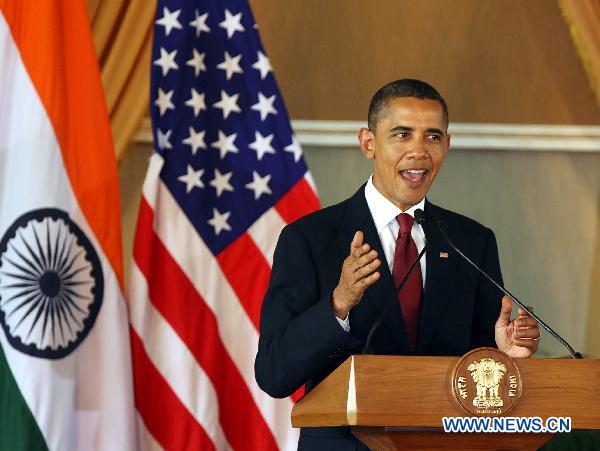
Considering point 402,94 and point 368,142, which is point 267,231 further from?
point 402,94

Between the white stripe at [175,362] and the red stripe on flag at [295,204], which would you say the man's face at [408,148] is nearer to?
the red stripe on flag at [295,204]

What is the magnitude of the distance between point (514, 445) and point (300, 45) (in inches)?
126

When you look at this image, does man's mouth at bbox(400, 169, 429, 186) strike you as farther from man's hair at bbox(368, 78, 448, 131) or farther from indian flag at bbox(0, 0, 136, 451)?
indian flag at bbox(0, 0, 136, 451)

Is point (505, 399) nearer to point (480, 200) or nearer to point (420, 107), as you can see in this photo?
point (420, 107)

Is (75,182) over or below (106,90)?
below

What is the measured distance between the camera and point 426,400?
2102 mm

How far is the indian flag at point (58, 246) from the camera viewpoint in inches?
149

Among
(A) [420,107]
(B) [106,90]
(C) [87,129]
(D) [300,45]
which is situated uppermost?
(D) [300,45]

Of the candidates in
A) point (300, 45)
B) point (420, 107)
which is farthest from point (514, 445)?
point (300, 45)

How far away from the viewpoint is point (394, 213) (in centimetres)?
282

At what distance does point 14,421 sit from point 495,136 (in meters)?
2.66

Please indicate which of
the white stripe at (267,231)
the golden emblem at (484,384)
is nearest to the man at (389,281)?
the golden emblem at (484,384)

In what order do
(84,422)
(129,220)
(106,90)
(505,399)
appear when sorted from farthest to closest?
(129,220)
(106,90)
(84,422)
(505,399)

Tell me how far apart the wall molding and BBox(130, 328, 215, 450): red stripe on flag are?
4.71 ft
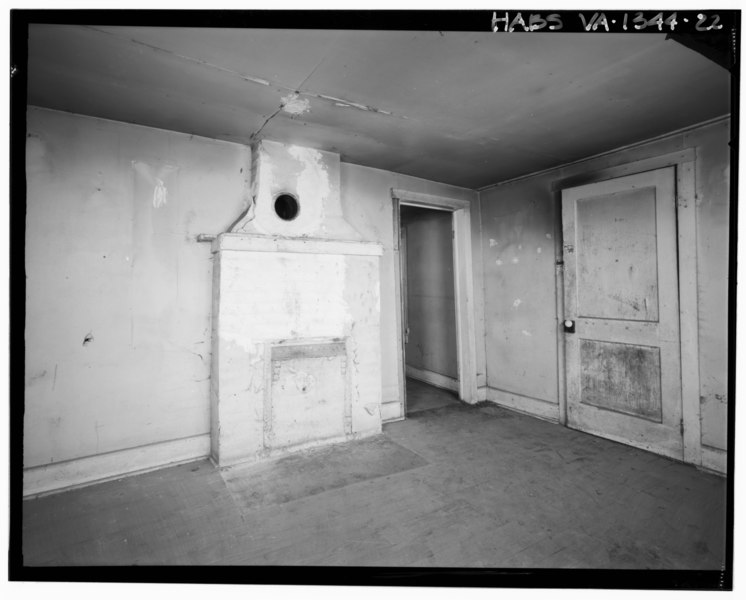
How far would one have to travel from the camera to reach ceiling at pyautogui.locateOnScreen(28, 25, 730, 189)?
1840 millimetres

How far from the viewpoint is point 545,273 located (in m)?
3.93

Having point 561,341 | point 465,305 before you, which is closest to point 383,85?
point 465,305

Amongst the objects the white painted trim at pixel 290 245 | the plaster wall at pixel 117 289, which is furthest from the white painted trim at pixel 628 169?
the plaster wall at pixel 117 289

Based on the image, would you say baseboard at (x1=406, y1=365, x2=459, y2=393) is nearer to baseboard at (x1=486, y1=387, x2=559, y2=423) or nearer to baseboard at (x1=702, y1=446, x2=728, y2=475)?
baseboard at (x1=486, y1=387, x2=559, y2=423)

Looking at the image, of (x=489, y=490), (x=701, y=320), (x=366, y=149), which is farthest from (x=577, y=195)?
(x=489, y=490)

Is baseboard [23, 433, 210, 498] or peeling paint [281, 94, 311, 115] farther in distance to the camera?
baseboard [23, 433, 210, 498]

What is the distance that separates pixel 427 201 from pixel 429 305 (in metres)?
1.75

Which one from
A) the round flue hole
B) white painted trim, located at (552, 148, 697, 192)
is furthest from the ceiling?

> [GIVEN INSTRUCTION]
Set down the material word for word, from the line containing "What is the distance" through the end of the material, inclusive.

> [COMPLETE ANSWER]
What is the distance that separates pixel 427 201 from pixel 429 305 (in metres)?
1.75

Which one from
A) the round flue hole
B) white painted trim, located at (552, 148, 697, 192)
is furthest from the ceiling?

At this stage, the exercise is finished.